Mexican security forces announced Jan. 30 the arrest of a top leader of the New Generation drug cartel, based in the western state of Jalisco. Rubén Oseguera González AKA "El Menchito" is said to be second-in-command in the criminal organization led by his father, Nemesio Oseguera Cervantes AKA "El Mencho," and is also known as "El Junior." He was arrested in a major operation that involved dozens of army troops in Zapopan, a city in the Guadalajara metropolitan area. There remains a 2 million peso ($150,000) price on the head of El Menchu, and media accounts said he narrowly escaped capture last year. The New Generation group is said to be allied with the Sinaloa Cartel, Mexico's most powerful trafficking organization.

The New Generation has been attempting to make inroads into neighboring Michoacán state. Kingpin Servando Gómez Martínez AKA "La Tuta" of Michoacán's reigning Knights Templar cartel has charged that the New Generation is behind the "community police" vigilante movement that has mobilized against the Templarios. Mexico's Prosecutor General of the Republic (PGR) also reports that the New Generation has a paramilitary arm, but says it is the Mata Zetas gang—formed to fight the Zetas narco-paramilitary network which the is the Sinaloa Cartel's principal rival on the national stage.

On Jan. 26, the PGR brought charges against 20 agents of the municipal police force of Vista Hermosa, Michoacán, who are accused of kidnapping and trafficking arms for the New Generation. The investigation began with the discovery of 35 clandestine graves in the nearby municipality of La Barca. (BBC News, Jan. 31; Milenio, Jan. 30)
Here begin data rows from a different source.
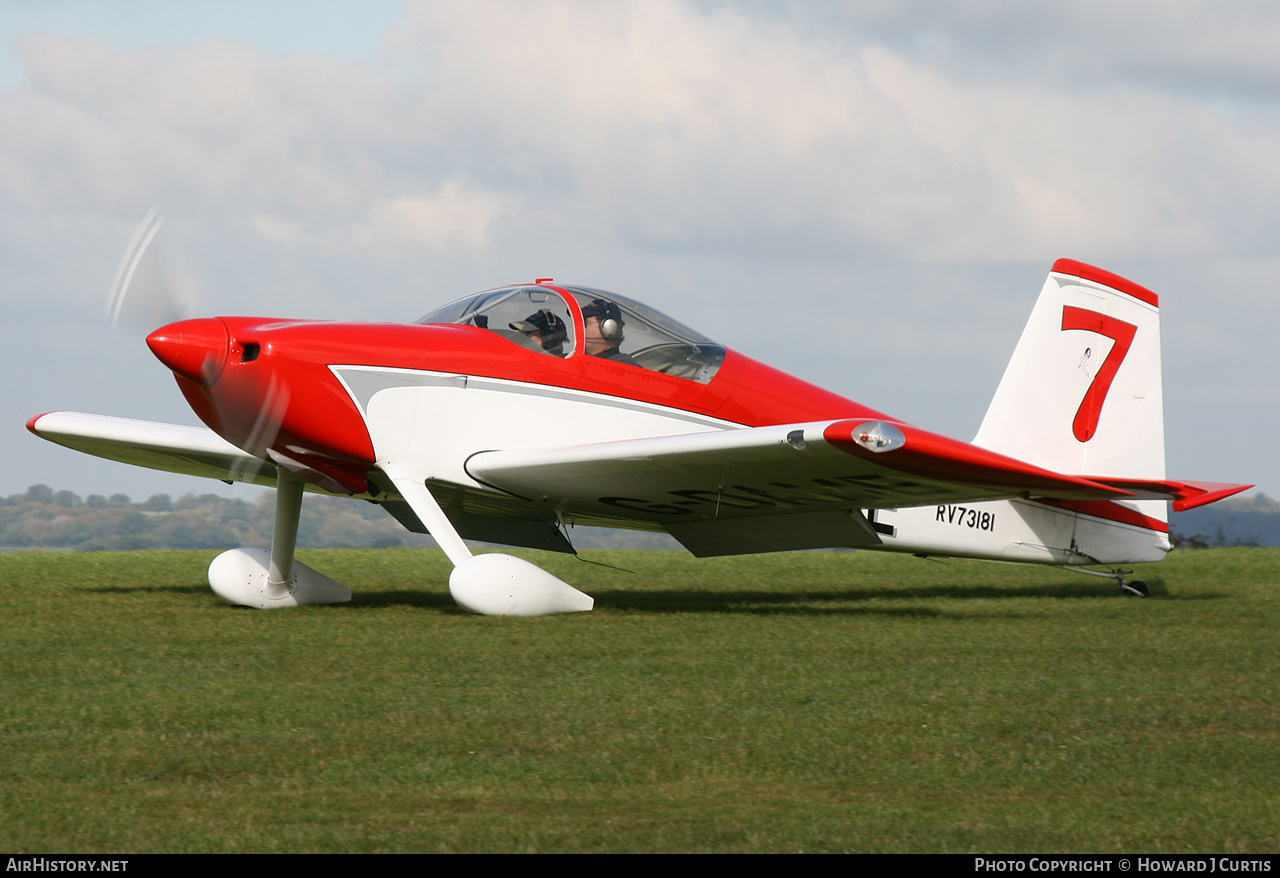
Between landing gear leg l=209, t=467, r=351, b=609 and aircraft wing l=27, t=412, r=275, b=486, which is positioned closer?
landing gear leg l=209, t=467, r=351, b=609

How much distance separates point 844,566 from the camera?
11.6 m

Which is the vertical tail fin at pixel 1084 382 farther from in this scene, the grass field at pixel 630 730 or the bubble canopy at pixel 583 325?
the bubble canopy at pixel 583 325

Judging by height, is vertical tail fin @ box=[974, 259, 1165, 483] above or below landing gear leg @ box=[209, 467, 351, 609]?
above

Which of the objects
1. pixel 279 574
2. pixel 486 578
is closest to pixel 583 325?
pixel 486 578

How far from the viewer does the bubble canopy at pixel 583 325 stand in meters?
7.71

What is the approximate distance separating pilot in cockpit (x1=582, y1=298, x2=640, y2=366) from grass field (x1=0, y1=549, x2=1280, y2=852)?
181cm

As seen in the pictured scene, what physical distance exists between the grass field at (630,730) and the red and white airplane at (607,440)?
85cm

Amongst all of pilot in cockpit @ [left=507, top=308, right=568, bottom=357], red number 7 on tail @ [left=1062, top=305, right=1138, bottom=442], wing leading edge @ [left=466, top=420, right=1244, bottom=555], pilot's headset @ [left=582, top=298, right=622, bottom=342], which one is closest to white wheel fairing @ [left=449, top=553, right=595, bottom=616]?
wing leading edge @ [left=466, top=420, right=1244, bottom=555]

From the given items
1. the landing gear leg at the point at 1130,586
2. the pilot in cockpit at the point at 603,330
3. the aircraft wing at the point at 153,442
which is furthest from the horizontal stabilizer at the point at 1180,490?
the aircraft wing at the point at 153,442

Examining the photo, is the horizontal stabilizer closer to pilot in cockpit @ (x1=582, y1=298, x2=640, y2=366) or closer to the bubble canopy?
the bubble canopy

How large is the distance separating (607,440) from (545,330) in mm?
881

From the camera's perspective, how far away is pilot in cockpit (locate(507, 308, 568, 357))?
7.70m
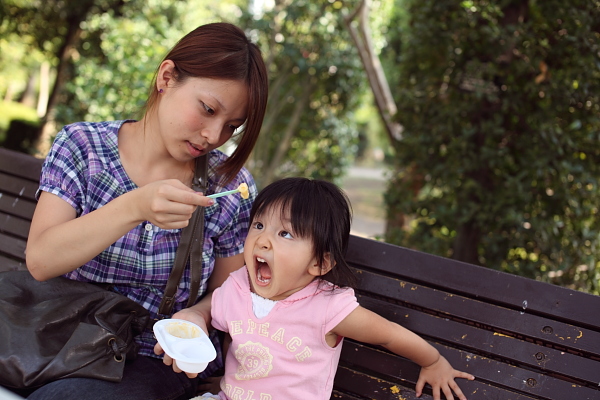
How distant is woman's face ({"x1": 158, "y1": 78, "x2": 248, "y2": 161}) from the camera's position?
5.92 feet

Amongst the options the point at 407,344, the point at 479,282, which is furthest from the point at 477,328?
the point at 407,344

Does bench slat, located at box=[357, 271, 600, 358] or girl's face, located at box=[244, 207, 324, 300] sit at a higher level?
girl's face, located at box=[244, 207, 324, 300]

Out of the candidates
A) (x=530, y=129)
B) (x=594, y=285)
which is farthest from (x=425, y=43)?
(x=594, y=285)

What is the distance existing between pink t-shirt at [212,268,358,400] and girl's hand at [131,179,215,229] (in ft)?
1.47

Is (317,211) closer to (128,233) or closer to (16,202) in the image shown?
(128,233)

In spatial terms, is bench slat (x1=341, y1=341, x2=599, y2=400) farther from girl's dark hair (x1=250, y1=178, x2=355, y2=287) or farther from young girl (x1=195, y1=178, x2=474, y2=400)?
girl's dark hair (x1=250, y1=178, x2=355, y2=287)

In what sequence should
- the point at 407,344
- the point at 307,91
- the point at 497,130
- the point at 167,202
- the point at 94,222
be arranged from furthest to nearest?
the point at 307,91
the point at 497,130
the point at 407,344
the point at 94,222
the point at 167,202

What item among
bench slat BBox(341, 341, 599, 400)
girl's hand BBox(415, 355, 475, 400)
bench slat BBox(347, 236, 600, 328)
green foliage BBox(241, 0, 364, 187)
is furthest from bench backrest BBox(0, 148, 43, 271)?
green foliage BBox(241, 0, 364, 187)

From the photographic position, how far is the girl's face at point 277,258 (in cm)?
177

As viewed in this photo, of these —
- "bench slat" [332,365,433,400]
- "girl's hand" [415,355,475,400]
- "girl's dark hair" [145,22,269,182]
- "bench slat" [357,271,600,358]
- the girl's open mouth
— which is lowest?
"bench slat" [332,365,433,400]

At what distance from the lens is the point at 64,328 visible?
1.74 m

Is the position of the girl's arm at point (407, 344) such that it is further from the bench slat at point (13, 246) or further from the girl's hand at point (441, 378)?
the bench slat at point (13, 246)

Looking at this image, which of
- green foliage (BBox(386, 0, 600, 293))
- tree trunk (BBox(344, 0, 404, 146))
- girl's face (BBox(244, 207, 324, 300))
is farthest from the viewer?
tree trunk (BBox(344, 0, 404, 146))

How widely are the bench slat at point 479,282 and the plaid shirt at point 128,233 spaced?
0.53 m
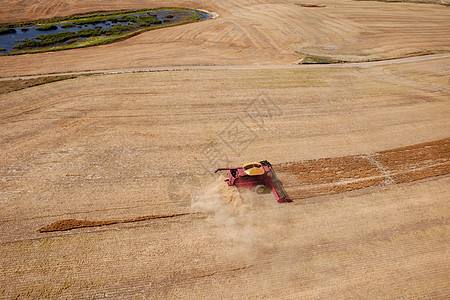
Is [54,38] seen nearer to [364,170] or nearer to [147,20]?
[147,20]

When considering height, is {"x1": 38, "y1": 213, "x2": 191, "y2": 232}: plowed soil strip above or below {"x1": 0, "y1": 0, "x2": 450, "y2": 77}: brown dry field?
below

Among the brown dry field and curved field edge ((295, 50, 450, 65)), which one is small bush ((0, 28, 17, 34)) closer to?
the brown dry field

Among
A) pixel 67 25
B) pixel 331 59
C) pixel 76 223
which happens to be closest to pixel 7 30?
pixel 67 25

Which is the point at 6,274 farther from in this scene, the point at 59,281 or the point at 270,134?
the point at 270,134

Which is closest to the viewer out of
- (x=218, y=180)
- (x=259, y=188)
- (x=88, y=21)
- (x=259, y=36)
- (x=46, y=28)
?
(x=259, y=188)

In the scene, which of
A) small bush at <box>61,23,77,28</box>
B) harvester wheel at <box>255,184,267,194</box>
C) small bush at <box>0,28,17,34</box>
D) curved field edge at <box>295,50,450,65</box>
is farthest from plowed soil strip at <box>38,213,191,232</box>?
small bush at <box>61,23,77,28</box>

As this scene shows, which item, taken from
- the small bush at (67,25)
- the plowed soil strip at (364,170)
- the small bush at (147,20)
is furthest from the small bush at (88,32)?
the plowed soil strip at (364,170)

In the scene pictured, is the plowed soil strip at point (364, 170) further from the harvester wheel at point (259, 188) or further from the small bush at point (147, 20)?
the small bush at point (147, 20)

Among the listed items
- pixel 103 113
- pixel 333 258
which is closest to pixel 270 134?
pixel 333 258
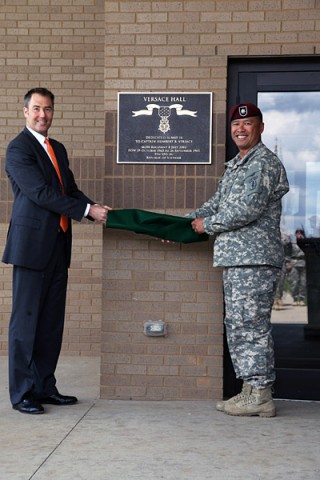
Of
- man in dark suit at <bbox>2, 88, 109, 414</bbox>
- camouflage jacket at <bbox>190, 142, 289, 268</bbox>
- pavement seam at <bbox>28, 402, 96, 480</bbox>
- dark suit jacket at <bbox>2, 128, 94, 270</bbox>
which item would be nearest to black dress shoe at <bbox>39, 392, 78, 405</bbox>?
man in dark suit at <bbox>2, 88, 109, 414</bbox>

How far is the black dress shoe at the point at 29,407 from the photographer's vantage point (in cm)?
532

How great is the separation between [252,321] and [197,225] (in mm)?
751

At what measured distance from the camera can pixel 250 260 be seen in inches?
205

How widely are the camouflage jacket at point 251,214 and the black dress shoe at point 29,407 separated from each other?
1525mm

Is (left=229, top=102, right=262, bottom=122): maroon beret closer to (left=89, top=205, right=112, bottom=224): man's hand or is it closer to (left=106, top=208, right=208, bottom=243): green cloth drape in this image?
(left=106, top=208, right=208, bottom=243): green cloth drape

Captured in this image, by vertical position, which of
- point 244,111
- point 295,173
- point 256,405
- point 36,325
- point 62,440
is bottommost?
point 62,440

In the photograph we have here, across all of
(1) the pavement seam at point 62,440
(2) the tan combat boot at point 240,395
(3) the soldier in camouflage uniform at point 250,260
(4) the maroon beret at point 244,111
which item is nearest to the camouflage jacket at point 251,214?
(3) the soldier in camouflage uniform at point 250,260

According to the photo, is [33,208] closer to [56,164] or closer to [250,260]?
[56,164]

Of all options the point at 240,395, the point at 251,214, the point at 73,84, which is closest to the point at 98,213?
the point at 251,214

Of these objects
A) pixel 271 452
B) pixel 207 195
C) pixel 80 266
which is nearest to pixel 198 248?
pixel 207 195

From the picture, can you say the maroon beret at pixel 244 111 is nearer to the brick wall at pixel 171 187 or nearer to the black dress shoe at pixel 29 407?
the brick wall at pixel 171 187

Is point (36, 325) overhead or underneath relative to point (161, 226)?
underneath

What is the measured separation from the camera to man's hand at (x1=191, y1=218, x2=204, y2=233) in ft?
17.8

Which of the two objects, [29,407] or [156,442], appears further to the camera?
[29,407]
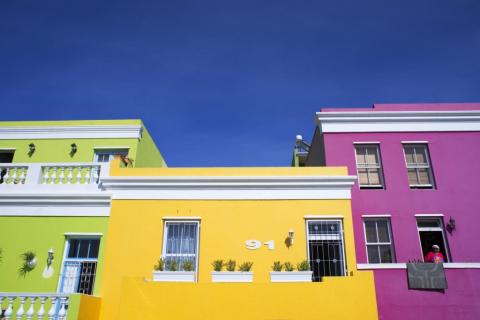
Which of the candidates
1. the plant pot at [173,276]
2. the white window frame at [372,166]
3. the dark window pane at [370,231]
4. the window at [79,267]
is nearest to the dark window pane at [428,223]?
the dark window pane at [370,231]

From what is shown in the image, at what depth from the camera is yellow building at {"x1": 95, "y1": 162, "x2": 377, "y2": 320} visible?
9898mm

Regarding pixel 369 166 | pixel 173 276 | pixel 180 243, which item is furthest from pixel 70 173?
pixel 369 166

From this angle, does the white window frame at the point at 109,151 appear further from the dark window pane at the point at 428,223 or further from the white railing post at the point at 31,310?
the dark window pane at the point at 428,223

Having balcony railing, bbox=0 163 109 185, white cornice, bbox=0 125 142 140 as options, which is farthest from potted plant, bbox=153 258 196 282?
white cornice, bbox=0 125 142 140

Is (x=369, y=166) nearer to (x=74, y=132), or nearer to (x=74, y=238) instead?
(x=74, y=238)

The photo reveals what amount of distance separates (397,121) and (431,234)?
3.72 metres

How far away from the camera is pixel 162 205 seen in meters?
11.7

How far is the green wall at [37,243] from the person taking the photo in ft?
36.6

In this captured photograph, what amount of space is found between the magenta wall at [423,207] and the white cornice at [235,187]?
1.49 metres

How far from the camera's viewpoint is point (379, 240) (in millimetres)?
12500

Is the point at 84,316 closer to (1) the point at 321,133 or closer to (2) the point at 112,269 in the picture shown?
(2) the point at 112,269

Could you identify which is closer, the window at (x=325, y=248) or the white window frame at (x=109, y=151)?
the window at (x=325, y=248)

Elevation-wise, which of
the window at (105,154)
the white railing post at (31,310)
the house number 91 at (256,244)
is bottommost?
the white railing post at (31,310)

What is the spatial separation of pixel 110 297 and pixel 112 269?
70 centimetres
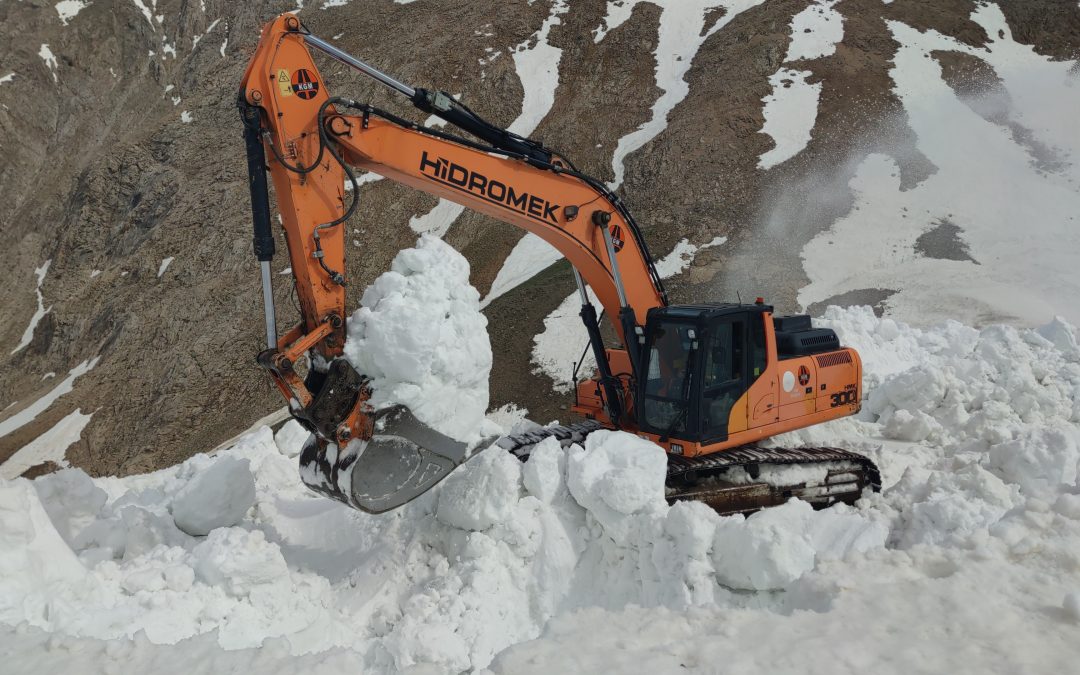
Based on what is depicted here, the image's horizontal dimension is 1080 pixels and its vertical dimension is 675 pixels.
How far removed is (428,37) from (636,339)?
29.7 m

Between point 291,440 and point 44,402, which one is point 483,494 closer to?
point 291,440

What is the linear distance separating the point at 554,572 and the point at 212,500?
302 centimetres

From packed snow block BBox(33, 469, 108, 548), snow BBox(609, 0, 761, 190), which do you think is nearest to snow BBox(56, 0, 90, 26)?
snow BBox(609, 0, 761, 190)

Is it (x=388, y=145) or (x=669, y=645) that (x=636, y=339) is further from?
(x=669, y=645)

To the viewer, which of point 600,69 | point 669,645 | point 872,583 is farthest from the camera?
point 600,69

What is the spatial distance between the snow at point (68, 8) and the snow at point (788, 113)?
39.3 metres

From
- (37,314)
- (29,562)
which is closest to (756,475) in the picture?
(29,562)

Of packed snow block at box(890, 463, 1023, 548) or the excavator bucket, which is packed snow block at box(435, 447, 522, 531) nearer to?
the excavator bucket

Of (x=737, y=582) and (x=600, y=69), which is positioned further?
(x=600, y=69)

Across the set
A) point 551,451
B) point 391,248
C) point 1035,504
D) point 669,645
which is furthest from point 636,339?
point 391,248

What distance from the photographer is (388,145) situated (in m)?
6.71

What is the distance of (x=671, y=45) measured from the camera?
33.1 metres

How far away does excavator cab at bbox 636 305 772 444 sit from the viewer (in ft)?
24.7

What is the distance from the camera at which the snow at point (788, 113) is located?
26391mm
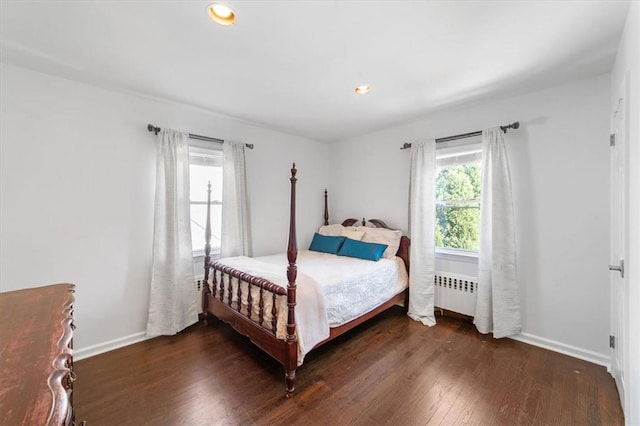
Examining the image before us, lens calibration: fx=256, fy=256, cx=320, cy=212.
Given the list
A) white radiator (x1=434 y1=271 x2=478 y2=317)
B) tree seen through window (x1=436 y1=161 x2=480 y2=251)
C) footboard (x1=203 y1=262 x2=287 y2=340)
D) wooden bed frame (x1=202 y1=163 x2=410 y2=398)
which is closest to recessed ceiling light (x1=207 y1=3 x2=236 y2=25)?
wooden bed frame (x1=202 y1=163 x2=410 y2=398)

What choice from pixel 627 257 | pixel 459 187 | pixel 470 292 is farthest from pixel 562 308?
pixel 459 187

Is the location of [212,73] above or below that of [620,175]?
above

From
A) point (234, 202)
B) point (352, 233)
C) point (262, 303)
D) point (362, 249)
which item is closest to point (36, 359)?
point (262, 303)

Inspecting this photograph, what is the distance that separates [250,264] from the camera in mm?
2744

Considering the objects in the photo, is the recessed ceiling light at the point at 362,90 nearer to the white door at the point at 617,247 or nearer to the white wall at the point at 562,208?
the white wall at the point at 562,208

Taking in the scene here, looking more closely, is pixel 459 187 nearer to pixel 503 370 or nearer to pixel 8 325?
pixel 503 370

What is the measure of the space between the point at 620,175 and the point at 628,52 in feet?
2.61

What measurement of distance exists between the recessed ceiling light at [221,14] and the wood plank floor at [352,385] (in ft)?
8.30

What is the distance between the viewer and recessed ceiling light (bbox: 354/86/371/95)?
98.5 inches

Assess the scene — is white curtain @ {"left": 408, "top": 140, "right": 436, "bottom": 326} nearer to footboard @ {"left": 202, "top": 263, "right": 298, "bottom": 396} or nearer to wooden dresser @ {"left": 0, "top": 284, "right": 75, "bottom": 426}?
footboard @ {"left": 202, "top": 263, "right": 298, "bottom": 396}

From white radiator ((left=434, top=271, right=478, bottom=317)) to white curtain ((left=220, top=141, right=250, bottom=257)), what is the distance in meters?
2.49

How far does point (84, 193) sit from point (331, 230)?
2.98 m

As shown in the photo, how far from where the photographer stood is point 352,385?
1989mm

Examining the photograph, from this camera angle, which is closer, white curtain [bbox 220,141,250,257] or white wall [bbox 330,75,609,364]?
white wall [bbox 330,75,609,364]
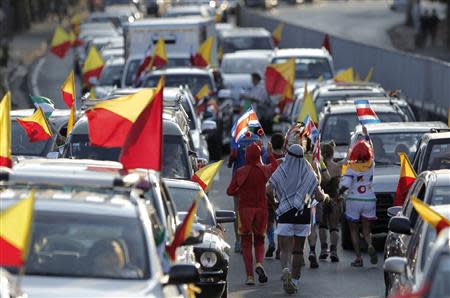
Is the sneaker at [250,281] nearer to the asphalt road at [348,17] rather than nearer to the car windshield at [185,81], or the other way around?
the car windshield at [185,81]

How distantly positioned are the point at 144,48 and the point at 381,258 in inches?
679

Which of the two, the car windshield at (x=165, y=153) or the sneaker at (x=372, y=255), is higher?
the car windshield at (x=165, y=153)

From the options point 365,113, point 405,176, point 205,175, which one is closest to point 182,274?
point 405,176

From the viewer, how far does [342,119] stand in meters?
23.7

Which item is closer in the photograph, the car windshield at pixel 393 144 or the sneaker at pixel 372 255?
the sneaker at pixel 372 255

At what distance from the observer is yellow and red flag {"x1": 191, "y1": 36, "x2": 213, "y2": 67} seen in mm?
35312

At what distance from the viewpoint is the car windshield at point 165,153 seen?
17.7m

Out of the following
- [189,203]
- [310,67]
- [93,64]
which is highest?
[189,203]

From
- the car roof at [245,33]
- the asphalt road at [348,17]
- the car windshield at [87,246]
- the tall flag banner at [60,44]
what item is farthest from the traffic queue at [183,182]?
the asphalt road at [348,17]

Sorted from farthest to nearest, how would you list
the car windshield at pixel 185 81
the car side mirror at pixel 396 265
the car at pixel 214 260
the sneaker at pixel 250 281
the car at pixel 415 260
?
1. the car windshield at pixel 185 81
2. the sneaker at pixel 250 281
3. the car at pixel 214 260
4. the car side mirror at pixel 396 265
5. the car at pixel 415 260

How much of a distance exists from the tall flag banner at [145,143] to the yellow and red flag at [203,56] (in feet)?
75.6

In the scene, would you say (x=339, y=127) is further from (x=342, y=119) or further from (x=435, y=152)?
(x=435, y=152)

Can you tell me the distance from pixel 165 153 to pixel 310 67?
17.9m

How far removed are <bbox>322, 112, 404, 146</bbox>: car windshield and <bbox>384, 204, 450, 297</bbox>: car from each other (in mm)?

Under the previous two Mexican administrations of the right-wing National Action Party (PAN), there was widespread speculation that the government was protecting the Sinaloa Cartel. In 2012, the former entrenched machine of the Institutional Revolutionary Party (PRI) returned to power, but the Sinaloa Cartel's notorious kingpin Joaquin Guzman AKA "El Chapo" remains at large despite a massive price on his head.